While I like the rec – “A urinalysis and culture must be obtained on every patient in which ureteral stone is suspected or confirmed” – based on our findings, I also recommend empiric abx for females, and any patient with dysuria, past UTI, and those with abnl UAs c/w infection. This does not mean these patients require hospitalization, but they all require good education on when to return, a dose of abx before leaving, and careful C & S f/u. Of course, I cannot prove this practice (I have considered how a trial might be done, you know me) since infection complications are still very rare, although may be catastrophic. I would also be relatively more careful with patients larger, more proximal stones and any suggestion of infection risk.

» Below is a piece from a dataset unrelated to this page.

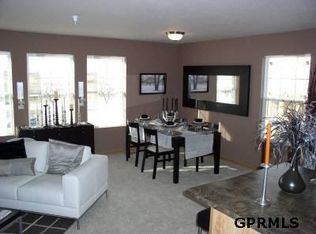 6002 167th Plz, Omaha, NE 68118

Regarding empirical abx, I agree that fluoroquinolones are dicey in many areas b/o high resistance prevalences, and the big concern now is ESBLs. See our Jan 2021 Annals of EM article. So with regard to the authors’ antibiotic section, I’d amend to recommend this – for women, an advanced generation cephalosporin – like cefixime or cefepime (1st dose in ED, or following a dose of ceftriaxone), and for men, a shot of ertapenem and then a fluoroquinolone. men rarely get infected but, unfortunately, the prostate is assumed to be seeded and beta-lactams are no bueno in terms of prostate penetration. Carbapenems and fluoroquinolones do get into the prostate. Ertapenem is long-acting and will likely cover the patient long enough until the C&S is resulted, with still the majority of isolates will be susceptible to FQs. For those “high risk for resistance,” we are really talking about ESBLs, and a carbapenem is best, and for oral regimens, combination amox/clav and cefepime has an evidence base to treat ESBL infections (and clavulante may protect cefepime). Next IV choice might be a daily dose of amikacin. For those with past infections, the previous micro results should also be checked to guide abx selection.
Since stones take some time to pass, I give a 10 day Rx, which I stop in men if the C &S is [-], but continue in women “prophylactically” if the initial C &S is [-] b/o of their continued risk to develop infection while the stone foreign body is hanging around and bugs continuous wash up into the bladder. Anyone with a [+] C & S, I call back for clinical reeval asap.